Required work |
Restate word for word the entries below, starting with the line with "Versione finale: 25 settembre 2016" and continuing through the line with "Il tema del cambiamento". Include both of those lines and no others.

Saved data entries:
+++
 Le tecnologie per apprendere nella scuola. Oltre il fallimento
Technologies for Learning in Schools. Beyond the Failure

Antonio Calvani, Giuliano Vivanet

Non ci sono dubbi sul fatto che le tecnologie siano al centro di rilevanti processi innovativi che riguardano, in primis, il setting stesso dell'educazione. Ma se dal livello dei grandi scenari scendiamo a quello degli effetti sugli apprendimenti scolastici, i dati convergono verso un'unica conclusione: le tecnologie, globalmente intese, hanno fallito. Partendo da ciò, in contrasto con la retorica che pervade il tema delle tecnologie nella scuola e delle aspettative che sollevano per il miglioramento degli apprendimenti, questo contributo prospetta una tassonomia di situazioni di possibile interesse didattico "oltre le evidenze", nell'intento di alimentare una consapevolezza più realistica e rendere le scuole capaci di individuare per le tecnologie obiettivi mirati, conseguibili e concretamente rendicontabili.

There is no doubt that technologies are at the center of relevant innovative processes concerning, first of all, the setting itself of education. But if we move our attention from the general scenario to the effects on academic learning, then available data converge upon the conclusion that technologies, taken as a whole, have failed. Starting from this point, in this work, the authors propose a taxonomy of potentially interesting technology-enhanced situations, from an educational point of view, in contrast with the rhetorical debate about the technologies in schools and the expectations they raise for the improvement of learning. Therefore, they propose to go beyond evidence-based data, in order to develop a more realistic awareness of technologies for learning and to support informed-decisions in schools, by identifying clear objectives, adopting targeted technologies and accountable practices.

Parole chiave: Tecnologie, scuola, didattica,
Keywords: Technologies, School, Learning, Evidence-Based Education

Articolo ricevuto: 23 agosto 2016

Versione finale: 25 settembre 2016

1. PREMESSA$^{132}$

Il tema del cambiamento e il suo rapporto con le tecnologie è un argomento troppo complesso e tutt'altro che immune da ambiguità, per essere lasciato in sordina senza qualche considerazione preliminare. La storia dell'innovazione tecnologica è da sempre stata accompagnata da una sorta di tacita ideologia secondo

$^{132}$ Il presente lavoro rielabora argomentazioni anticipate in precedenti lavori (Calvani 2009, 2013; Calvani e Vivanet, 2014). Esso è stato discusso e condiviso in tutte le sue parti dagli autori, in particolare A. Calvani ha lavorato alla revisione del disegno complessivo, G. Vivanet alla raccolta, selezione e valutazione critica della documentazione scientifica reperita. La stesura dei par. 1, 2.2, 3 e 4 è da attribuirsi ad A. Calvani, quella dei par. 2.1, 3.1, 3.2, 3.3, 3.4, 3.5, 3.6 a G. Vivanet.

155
+++
Task solution |
Versione finale: 25 settembre 2016

1. PREMESSA$^{132}$

Il tema del cambiamento e il suo rapporto con le tecnologie è un argomento troppo complesso e tutt'altro che immune da ambiguità, per essere lasciato in sordina senza qualche considerazione preliminare. La storia dell'innovazione tecnologica è da sempre stata accompagnata da una sorta di tacita ideologia secondo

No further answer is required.